The DNA methyltransferase 3A, or DNMT3A, gene is another important target. Mutations are found in 4%–22% of AML patients, but less is known about its effect than for IDH1 and -2. Decitabine, a hypomethylating drug that induces differentiation and apoptosis of leukemic cells, is widely used in myelodysplastic syndrome, and off-label for AML, in elderly patients who cannot tolerate induction chemotherapy, targets this gene. “A next-generation hypomethylator, guadecitabine, or SGI-110, has a longer half-life and has shown activity in AML in a phase III study, and in phase I and II studies has shown activity that compares favorably to decitabine, based on historical controls,” Issa said. An 800-patient phase III recently began in treatment-naïve patients who cannot induction chemotherapy, and earlier-stage studies are ongoing.
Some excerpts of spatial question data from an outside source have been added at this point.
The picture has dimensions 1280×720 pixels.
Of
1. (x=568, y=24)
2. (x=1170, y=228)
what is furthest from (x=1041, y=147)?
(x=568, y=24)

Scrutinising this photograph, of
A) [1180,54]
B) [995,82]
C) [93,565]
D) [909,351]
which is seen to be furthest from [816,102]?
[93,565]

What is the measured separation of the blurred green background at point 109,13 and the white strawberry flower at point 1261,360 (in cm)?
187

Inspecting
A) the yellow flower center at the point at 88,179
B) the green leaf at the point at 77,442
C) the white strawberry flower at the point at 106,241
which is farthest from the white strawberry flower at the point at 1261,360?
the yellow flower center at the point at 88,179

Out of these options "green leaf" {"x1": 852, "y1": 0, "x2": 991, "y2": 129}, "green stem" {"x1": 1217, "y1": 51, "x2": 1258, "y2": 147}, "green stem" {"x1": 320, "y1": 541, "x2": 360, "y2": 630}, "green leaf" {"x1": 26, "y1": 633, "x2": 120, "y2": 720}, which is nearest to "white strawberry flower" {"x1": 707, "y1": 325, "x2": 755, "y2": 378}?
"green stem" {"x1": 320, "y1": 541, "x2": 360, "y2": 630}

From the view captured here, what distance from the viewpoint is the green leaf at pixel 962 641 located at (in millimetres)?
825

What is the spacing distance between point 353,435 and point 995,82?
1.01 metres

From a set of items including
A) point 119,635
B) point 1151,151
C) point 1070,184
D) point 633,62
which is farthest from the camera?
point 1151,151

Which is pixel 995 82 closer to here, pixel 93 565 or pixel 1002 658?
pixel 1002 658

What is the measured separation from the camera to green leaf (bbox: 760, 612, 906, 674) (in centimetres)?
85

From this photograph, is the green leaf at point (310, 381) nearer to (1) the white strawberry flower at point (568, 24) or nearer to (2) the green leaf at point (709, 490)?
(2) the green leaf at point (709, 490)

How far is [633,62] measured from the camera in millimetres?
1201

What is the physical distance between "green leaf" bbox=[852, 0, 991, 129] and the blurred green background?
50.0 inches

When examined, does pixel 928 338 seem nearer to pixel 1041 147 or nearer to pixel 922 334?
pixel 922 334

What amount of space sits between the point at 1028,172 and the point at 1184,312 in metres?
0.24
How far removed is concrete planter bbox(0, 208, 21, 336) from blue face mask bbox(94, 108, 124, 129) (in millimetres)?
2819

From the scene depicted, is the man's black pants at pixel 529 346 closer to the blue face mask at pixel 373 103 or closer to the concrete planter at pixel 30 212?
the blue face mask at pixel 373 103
Mutations Denoting Poor Prognosis
Many later-stage mutations, such as those in the FLT-3 gene, and the presence of the WT-1 gene, are of great concern because they signal particularly poor prognoses. In a phase III study of the multikinase inhibitor midostaurin with chemotherapy versus chemotherapy and placebo in 717 newly diagnosed patients, patients took the combination for induction and then for 1 year as maintenance therapy. Primary investigator Richard M. Stone, M.D., chief of staff and program director of the Adult Acute Leukemia Program at the Dana–Farber Cancer Institute in Boston reported at a plenary session at ASH that patients taking the combination had better overall and event-free survival (EFS): 74.7 months compared with 26 months, and 8 versus 3 months, respectively (abstr. 6, plenary; https://ash.confex.com/ash/2015/webprogram/Paper86972.html). Stone explained that EFS was less dramatic than OS because the trial’s EFS cutoff was 60 days, so if a patient was not in remission at 60 days, but later, it was counted as an “event.” Remarkably, however, there was a 70% complete response rate at any time.
WT-1 is expressed on myeloid progenitor and myeloid leukemia cells, but not on healthy adult cells, said David Scheinberg, M.D., Ph.D., chair of the molecular pharmacology program, and director of the Center for Experimental Therapeutics at Memorial Sloan–Kettering Cancer Center. At the 8th International Congress on WT-1 in Kyoto, Japan, in late November, Scheinberg presented results of a phase II study of a WT-1 vaccine with 31 patients in remission, with overall median survival rates ranging from of 52.2 months. In a previous phase I study, the vaccine produced a median overall survival of more than 5 years. Together, both trials yielded a 2-year overall survival of 79%, compared with an historical rate of 30–45% Consisting of four modified peptide chains plus an adjuvant and immunomodulator, the vaccine induced strong CD4 and CD8 T-cell responses against the WT-1 antigen and destroyed residual cancer cells. A phase III randomized trial will begin in early 2016 with 300 patients.
Although researchers are looking to cure AML, many also hope that more and longer durable remissions like these may enable conversion of AML to a chronic disease that patients can live with long term, Issa said.